++++ Data under study ++++

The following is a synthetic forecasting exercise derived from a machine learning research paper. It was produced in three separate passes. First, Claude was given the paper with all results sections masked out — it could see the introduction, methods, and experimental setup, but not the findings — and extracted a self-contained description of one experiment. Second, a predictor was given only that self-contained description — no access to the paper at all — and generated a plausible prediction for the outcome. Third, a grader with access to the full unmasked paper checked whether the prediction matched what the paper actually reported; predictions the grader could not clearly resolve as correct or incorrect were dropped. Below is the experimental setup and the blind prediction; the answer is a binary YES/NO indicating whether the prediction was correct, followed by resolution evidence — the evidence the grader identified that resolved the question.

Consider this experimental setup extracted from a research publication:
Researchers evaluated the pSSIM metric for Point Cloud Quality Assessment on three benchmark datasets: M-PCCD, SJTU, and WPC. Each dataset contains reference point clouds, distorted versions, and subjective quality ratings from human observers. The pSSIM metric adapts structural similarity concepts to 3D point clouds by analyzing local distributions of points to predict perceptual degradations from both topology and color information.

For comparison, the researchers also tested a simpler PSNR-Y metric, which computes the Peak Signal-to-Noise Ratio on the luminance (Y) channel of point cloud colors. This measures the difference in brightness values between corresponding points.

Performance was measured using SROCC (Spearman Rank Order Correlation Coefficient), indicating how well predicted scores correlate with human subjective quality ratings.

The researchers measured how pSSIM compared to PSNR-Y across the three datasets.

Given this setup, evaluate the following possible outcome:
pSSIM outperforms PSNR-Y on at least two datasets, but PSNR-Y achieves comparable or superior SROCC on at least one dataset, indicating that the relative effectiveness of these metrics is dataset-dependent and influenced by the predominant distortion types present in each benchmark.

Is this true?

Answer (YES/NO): NO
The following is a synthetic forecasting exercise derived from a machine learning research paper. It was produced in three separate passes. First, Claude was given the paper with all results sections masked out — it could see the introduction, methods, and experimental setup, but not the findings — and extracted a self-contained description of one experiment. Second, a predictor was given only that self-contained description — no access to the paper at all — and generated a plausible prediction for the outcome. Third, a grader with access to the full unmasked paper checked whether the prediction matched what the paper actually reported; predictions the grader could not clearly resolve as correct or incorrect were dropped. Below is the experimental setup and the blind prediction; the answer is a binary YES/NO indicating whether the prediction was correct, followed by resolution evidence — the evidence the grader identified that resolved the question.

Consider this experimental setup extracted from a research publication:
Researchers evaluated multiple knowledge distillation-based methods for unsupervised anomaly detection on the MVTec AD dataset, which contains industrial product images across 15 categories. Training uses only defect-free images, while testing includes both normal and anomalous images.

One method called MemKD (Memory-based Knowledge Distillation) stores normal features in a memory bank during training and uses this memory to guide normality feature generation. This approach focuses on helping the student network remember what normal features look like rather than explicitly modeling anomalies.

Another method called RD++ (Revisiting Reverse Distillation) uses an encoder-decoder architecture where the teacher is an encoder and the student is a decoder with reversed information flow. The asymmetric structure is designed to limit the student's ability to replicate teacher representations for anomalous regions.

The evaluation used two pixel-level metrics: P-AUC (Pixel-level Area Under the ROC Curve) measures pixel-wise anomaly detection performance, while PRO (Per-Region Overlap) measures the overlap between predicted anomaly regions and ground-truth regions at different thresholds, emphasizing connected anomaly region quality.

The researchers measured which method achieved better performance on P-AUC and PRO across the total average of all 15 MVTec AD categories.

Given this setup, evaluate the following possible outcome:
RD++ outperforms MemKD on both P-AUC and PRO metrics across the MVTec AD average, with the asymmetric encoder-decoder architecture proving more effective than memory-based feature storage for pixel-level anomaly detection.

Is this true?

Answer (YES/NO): YES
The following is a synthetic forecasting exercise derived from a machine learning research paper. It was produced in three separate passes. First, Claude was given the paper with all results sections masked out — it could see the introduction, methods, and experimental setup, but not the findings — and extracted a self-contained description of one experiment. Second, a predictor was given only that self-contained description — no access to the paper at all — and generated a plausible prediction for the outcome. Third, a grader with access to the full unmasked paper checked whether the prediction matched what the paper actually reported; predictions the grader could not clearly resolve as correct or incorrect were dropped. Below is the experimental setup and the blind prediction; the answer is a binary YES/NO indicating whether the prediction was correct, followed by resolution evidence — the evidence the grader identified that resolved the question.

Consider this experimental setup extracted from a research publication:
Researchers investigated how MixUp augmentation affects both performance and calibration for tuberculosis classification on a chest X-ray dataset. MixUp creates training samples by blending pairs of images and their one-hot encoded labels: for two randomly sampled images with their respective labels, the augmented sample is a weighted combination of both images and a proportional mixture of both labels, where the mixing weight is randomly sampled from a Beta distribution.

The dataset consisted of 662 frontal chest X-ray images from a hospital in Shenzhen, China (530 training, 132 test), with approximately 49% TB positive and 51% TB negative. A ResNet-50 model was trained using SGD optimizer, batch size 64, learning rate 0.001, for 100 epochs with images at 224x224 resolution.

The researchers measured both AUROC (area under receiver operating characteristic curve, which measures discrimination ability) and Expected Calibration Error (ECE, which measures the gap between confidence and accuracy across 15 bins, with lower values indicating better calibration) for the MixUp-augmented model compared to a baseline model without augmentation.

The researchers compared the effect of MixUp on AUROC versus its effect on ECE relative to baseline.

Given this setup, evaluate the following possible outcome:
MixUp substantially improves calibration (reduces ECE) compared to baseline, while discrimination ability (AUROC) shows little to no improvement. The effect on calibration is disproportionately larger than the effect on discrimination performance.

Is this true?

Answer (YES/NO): NO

++++

▶ **Task prompt**:
Out of the data above, transcribe exactly and only the lines starting with the line that has "The researchers compared" and going on through the line that has "MixUp substantially improves", both included.

▶ **Solved exercise**:
The researchers compared the effect of MixUp on AUROC versus its effect on ECE relative to baseline.

Given this setup, evaluate the following possible outcome:
MixUp substantially improves calibration (reduces ECE) compared to baseline, while discrimination ability (AUROC) shows little to no improvement. The effect on calibration is disproportionately larger than the effect on discrimination performance.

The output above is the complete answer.